Exercise instructions:
A. Translate this sentence from the Google memo report into Spanish: "Mr Damore was fired for breaking Google's code of conduct."
B. Reproduce the part of the Google memo report that begins at the words "According to Google's" and stops after the words "published by Motherboard.".

Page excerpt:
The firm said it would "find a better way" to help employees discuss the issues raised by the memo.
Mr Damore was fired for breaking Google's code of conduct.
He had suggested in his internal note that there were fewer women in tech and leadership positions because of biological differences.
According to Google's most recent diversity figures, 80% of its tech workforce and 75% of its leaders are men.
"We need to stop assuming that gender gaps imply sexism," Mr Damore wrote in his note, which was widely criticised.
Mr Damore said he had been sent messages of support from some staff at the tech giant and he also received a job offer from Wikileaks founder Julian Assange, who tweeted "censorship is for losers".
Google's new vice-president Danielle Brown said that Mr Damore's view "advanced incorrect assumptions about gender".
"We are unequivocal in our belief that diversity and inclusion are critical to our success as a company, and we'll continue to stand for that and be committed to it for the long haul," she wrote in a statement published by Motherboard.

[Stored data entries]

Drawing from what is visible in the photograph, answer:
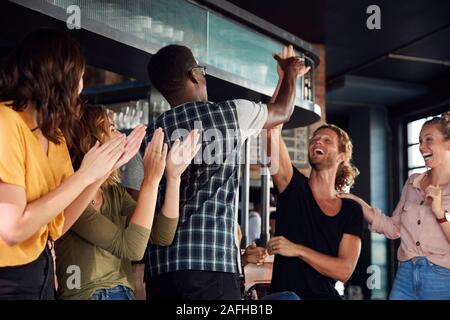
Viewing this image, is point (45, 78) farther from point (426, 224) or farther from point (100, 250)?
point (426, 224)

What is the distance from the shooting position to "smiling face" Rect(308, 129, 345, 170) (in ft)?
6.34

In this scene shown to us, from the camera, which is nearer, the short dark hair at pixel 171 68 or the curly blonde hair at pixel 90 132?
the curly blonde hair at pixel 90 132

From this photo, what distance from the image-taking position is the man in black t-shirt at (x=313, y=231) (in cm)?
169

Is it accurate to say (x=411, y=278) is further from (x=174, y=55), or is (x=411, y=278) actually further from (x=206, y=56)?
(x=206, y=56)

Solved tasks:
A. El Sr. Damore fue despedido por infringir el código de conducta de Google.

B.
According to Google's most recent diversity figures, 80% of its tech workforce and 75% of its leaders are men.
"We need to stop assuming that gender gaps imply sexism," Mr Damore wrote in his note, which was widely criticised.
Mr Damore said he had been sent messages of support from some staff at the tech giant and he also received a job offer from Wikileaks founder Julian Assange, who tweeted "censorship is for losers".
Google's new vice-president Danielle Brown said that Mr Damore's view "advanced incorrect assumptions about gender".
"We are unequivocal in our belief that diversity and inclusion are critical to our success as a company, and we'll continue to stand for that and be committed to it for the long haul," she wrote in a statement published by Motherboard.